Musikalisches Wochenblatt vom 12. Mai 1910

Karl Goldmark.
Zu seinem 80. Geburtstage.
Von Dr. Egon Glaessner.

Am 18. Mai dieses Jahres feiert einer der ältesten und bedeutendsten unter den zeitgenössischen Opernkomponisten, feiert der größte unter Österreichs lebenden Tondichtern seinen 80. Geburtstag. – 80 Jahre! Wieviel Mühen und Sorgen, wieviel Enttäuschungen und Entbehrungen, wie manche Stunde aber auch des Glücks können sie schon für den »gewöhnlichen« Sterblichen bedeuten – um wieviel mehr für den schaffenden Musiker, der sich ja oft mit schwerer Mühe zur Anerkennung erst durchringen muß, der Ungunst der Verhältnisse, dem übelwollenden Urteil des obskursten Provinzblattkritikers oft wehrlos preisgegeben.

◆ ◆ ◆ ◆ ◆

### AUFGABEN
A. Prüfe, ob die folgenden Aussagen mit dem Artikel über Karl Goldmark übereinstimmen. Antworte jeweils mit Ja oder Nein und zitiere die entscheidenden Worte wörtlich.
(i) Goldmark feiert seinen 80. Geburtstag am 18. Mai.
(ii) Der Artikel erschien im Musikalischen Wochenblatt vom 12. Mai 1910.
(iii) Goldmark wird als der größte lebende Tondichter Deutschlands bezeichnet.
B. Beantworte anhand des Artikels über Karl Goldmark kurz diese Fragen:
(i) Wer ist der Verfasser?
(ii) Zu welchem Anlass wurde er geschrieben?
(iii) Wessen Urteil ist der schaffende Musiker oft wehrlos preisgegeben?
C. Setze den Artikel über Karl Goldmark nach seinem letzten Satz fort.

### Daten zu räumlichen Beziehungen

◆ ◆ ◆ ◆ ◆

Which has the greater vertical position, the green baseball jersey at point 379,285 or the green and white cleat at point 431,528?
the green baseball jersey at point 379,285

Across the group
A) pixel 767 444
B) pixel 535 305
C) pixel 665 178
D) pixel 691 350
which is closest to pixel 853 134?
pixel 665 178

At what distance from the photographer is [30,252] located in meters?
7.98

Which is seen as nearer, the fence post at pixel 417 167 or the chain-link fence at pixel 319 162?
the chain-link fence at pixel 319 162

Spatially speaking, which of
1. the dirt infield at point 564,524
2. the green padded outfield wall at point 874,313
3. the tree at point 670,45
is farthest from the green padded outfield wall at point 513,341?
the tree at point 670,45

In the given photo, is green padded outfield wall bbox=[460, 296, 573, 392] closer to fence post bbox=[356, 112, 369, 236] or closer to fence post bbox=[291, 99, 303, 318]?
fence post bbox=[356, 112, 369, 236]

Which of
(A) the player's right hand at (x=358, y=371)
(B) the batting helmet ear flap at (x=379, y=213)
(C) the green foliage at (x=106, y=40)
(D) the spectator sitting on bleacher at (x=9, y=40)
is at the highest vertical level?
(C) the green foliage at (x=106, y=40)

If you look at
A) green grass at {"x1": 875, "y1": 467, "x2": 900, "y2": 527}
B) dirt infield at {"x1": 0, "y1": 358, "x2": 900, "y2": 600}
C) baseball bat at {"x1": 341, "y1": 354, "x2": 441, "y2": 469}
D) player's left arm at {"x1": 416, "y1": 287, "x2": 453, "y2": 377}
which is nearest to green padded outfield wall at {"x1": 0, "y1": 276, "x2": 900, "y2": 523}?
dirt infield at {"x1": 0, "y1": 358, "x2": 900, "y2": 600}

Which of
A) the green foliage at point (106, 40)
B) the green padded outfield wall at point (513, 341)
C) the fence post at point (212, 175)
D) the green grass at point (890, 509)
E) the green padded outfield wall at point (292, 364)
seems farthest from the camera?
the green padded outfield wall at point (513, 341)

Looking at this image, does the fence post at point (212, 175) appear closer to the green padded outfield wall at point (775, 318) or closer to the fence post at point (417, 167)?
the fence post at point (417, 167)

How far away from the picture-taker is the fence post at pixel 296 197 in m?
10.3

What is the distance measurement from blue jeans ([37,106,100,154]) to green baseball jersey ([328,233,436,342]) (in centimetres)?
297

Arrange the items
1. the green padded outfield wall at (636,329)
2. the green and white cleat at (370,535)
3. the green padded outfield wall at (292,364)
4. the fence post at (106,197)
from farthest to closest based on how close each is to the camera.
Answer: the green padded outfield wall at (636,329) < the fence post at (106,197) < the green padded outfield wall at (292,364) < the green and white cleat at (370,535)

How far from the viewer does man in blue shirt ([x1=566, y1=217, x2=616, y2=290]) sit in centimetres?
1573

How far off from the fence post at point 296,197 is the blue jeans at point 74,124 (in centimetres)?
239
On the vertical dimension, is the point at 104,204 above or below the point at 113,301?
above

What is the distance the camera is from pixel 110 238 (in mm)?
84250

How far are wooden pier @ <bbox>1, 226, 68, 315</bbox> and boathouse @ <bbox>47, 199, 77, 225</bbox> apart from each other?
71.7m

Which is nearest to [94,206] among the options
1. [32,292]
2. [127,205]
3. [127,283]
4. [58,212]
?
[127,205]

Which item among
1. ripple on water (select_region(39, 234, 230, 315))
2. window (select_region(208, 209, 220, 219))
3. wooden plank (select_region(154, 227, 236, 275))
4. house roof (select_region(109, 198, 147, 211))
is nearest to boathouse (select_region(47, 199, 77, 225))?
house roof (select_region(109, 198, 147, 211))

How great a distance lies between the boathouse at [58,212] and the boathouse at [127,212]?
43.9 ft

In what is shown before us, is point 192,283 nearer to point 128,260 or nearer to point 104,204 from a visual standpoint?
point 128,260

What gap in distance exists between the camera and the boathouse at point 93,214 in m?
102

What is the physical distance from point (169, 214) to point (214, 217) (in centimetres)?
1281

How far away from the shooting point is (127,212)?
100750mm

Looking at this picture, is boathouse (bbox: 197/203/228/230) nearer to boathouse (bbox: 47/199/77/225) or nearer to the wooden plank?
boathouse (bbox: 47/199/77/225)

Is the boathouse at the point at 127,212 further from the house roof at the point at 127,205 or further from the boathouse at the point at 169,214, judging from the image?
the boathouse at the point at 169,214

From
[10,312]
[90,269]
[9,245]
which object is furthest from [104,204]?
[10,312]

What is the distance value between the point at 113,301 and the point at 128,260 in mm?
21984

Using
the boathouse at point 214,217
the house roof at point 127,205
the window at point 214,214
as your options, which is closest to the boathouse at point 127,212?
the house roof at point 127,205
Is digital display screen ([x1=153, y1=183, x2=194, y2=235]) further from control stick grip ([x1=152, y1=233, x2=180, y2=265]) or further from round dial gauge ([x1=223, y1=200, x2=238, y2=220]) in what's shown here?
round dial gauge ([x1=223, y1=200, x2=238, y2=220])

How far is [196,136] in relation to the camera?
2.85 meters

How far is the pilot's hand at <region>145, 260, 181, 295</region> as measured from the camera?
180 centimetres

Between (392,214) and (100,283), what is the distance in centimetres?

◆ ◆ ◆ ◆ ◆

### ANTWORTEN
A.
(i) Ja – „Am 18. Mai dieses Jahres feiert“
(ii) Ja – „Musikalisches Wochenblatt vom 12. Mai 1910“
(iii) Nein – „der größte unter Österreichs lebenden Tondichtern“

B.
(i) Dr. Egon Glaessner
(ii) Zu Goldmarks 80. Geburtstag
(iii) Dem übelwollenden Urteil des obskursten Provinzblattkritikers

C.
Wenn Goldmark, heute der Angesehensten einer im Reiche der Tonkunst, an Ruhm und Ehren reich, an seinem 80. Geburtstage im Buche seiner Erinnerungen blättert, so stößt er gewiß auch auf manch unerfreuliches Blatt…

Wir wollen ihm bei dieser interessanten Beschäftigung insgeheim ein wenig über die Schulter sehen und ein und das andere Blatt seines Lebensbuches zu entziffern suchen! – –

Karl Goldmark erblickte am 18. Mai 1830 – als 18. unter 21 Kindern – im südungarischen Städchen Keszthely das Licht der Welt. Ungarns heitere Sonne beschien seine Jugend; sie vielleicht hauchte ihm die leidenschaftliche Glut, die sommerliche Schwüle ein, die der Mehrzahl seiner Werke ihr eigenartiges Gepräge verleiht. – Seiner Neigung, sich ganz der Musik in die Arme zu werfen, war sein frühzeitig schon hervorgetretenes und anerkanntes Talent ein guter Fürsprecher; so durfte er denn, als Vierzehnjähriger, nach Wien ziehen, wo er von Jansa, später von Böhm, zu dessen Schülern auch Joachim zählte*), Violinunterricht erhielt. In Wien fand er seine zweite Heimat, die er, abgesehen von seinem Fester Aufenthalt (1858—1860), auf die Dauer nicht mehr verließ.

Sein 1847 erfolgter Eintritt ins Wiener Konservatorium war nur von kurzer Dauer, da dieses wegen der politischen Ereignisse des Jahres 1848 geschlossen werden mußte. So war er denn, aller Mittel entblößt, wieder auf das Selbststudium angewiesen und mußte zur Fristung seines Lebens als Orchesterspieler, später als Klavierlehrer Frohndienst leisten.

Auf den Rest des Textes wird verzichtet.